> **WHAT THIS TASK INVOLVES**
What's needed is an exact copy of all the data below, without pictures.

- - - -

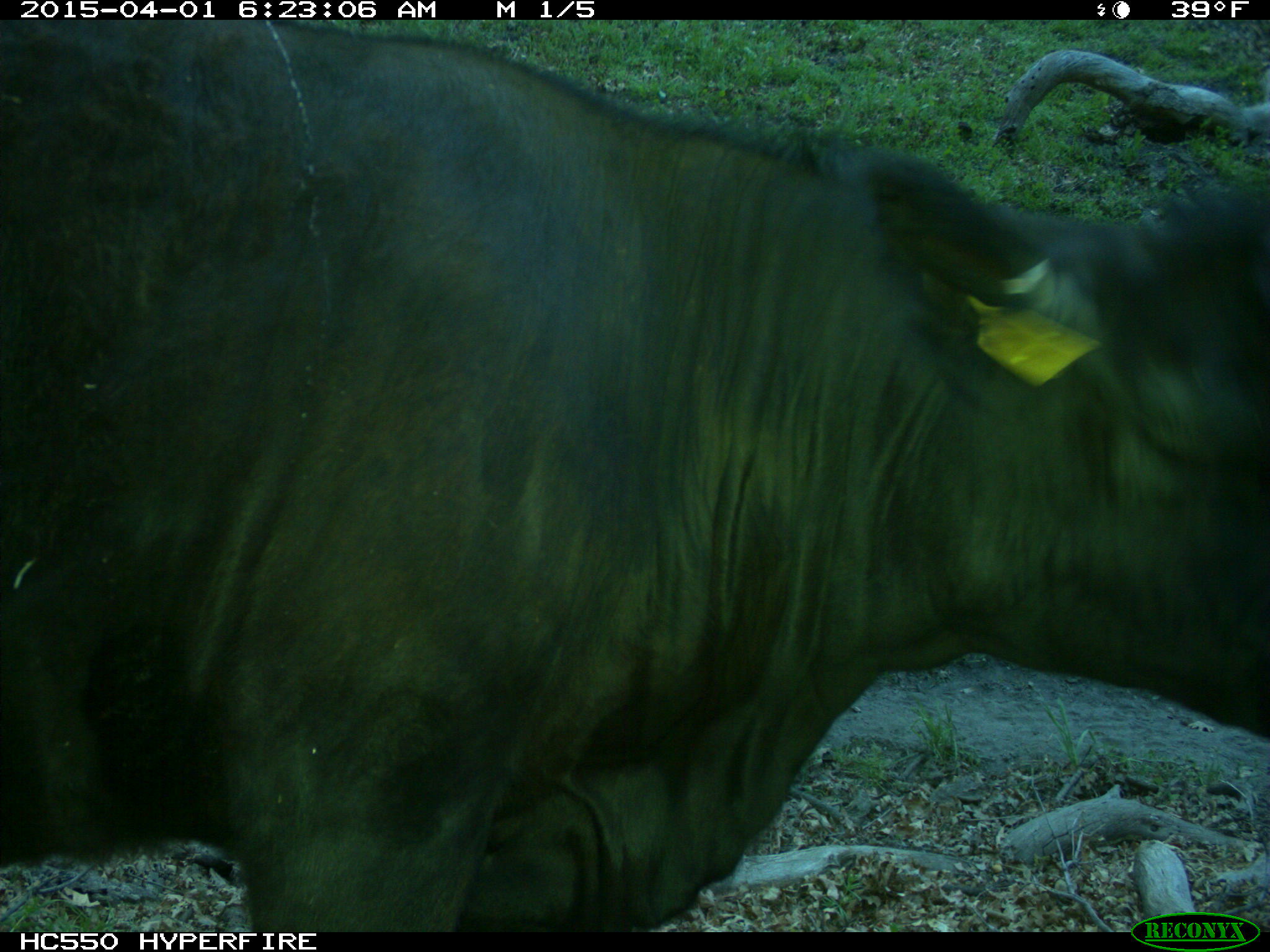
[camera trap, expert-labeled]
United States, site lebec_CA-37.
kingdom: Animalia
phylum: Chordata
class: Mammalia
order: Artiodactyla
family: Bovidae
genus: Bos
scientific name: Bos taurus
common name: domestic cow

- - - -

> **ANSWER SECTION**
[camera trap, expert-labeled]
United States, site lebec_CA-37.
kingdom: Animalia
phylum: Chordata
class: Mammalia
order: Artiodactyla
family: Bovidae
genus: Bos
scientific name: Bos taurus
common name: domestic cow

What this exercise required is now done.